Putting this in context, when a patient comes into the clinic with a
crushing retrosternal pain, the first question we ask them will not be
what their birth weight was, in fact it may not even be asked. Even if the
question was asked and a positive result found, there is not much a doctor
can do about it. So despite this significant finding, it plays only a
minor practical role in our everyday clinical setting.
It therefore seems more logical and practical to concentrate on the
factors that are modifiable and are known risks. The research done by
Wilkinson RG (2) concludes that living standards affect health outcomes
substantially. The results are that material, social, psychosocial and
most importantly income gaps contribute to the morbidity and mortality of
individuals. Blane et al (3) reinforces this idea through a cohort study
that demonstrates behavioural risk factors (such as exercise and smoking)
and physiological risk factors (such as serum cholesterol, blood pressure,
body mass index, and FEV1) are associated with socioeconomic status.
Furthermore, Parsons et al (4) thinks that maternal weight plays a larger
role than the child’s birth weight, which weakens the link between low
birth weights and cardiovascular disease. These factors contribute to a
person’s heart disease risk and should be the point of focus in any
There is strong, if not absolute, evidence suggesting that coronary heart
disease is a lifestyle disease. Even though from Richard-Edwards et al
study, some of us are more prone to it as a result of a low birth weight,
this ultimately means that we have to persist in healthy living. It does
not mean an individual who is of a high birth weight can just rest assured
and eat fatty foods and refrain from exercise. A prospective study by
Barengo NC (5) established the fact that low physical activity means a
higher risk of cardiovascular disease mortality.

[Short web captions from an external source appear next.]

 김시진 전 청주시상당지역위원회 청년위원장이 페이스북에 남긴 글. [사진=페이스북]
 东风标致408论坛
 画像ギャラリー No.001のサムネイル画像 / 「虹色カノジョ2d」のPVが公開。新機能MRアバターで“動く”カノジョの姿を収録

The bottom line, we feel, is that as medical practitioners who have the
patient’s best interest at hand, is that even though birth rates remains
an interesting piece of data, it is yet to be a useful piece of history;
not to mention that most patients do not know their birth weights. We
believe that Rich-Edwards et al’s finding will have little practical
clinical significance and will not affect the standard management or
prevention methods for cardiovascular disease patients. We will still
continue to encourage the cessation of smoking, healthy eating, pursuing a
more active daily regimen and other lifestyle improvements for a long time
Gnalini Gnaneswaran and Alan Lam.
Year 4 Medical Students
Macarthur Health Service
1. Rich-Edwards JW, Kleinman K, Michels KB, Stampfer MJ, Manson JE,
Rexrode KM, Hibert EN, Willett WC. Longitudinal study of birth weight and
adult body mass index in predicting risk of coronary heart disease and
stroke in women. BMJ 2005:1115, doi:10.1136/bmj.38434.629630.E0
(published 27 April 2005).
2. Wilkinson RG. Socioeconomic determinants of health: Health
inequalities: relative or absolute material standards? BMJ 1997;314:591
(22 February 1997).
3. Blane D, Hart CL, Smith GD, Gillis CR, Hole JD, Hawthorne VM.

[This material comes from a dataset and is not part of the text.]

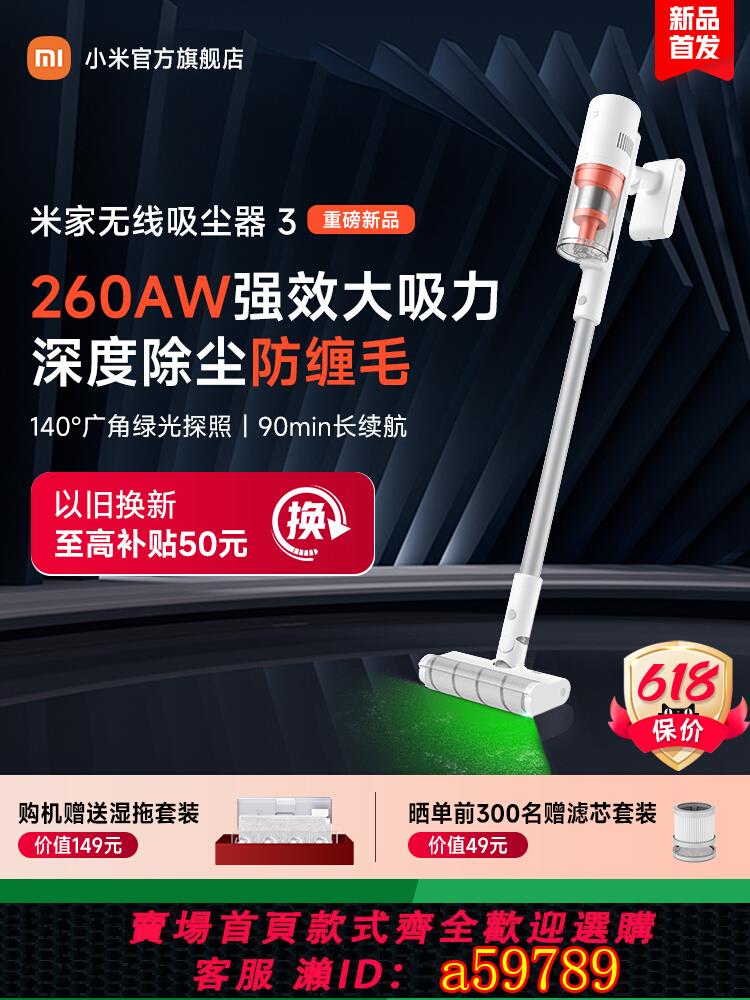 【臺灣公司 可打統編】【母親節禮物-全國補貼15%】小米米家無線吸塵器3家用大吸力手持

Association of cardiovascular disease risk factors with socioeconomic
position during childhood and during adulthood. BMJ 1996;313:1434-1438 (7
4. Parsons TJ, Power C, Manor O. Fetal and early life growth and body
mass index from birth to early adulthood in 1958 British cohort:
longitudinal study. BMJ 2001;323:1331-1335 ( 8 December 2001).
5. Barengo NC, Lakka TA, Pekkarinen H, Nissinen A, Tuomilehto J. Low
physical activity as a predictor for total and cardiovascular disease
mortality in middle-aged men and women in Finland. European Heart Journal.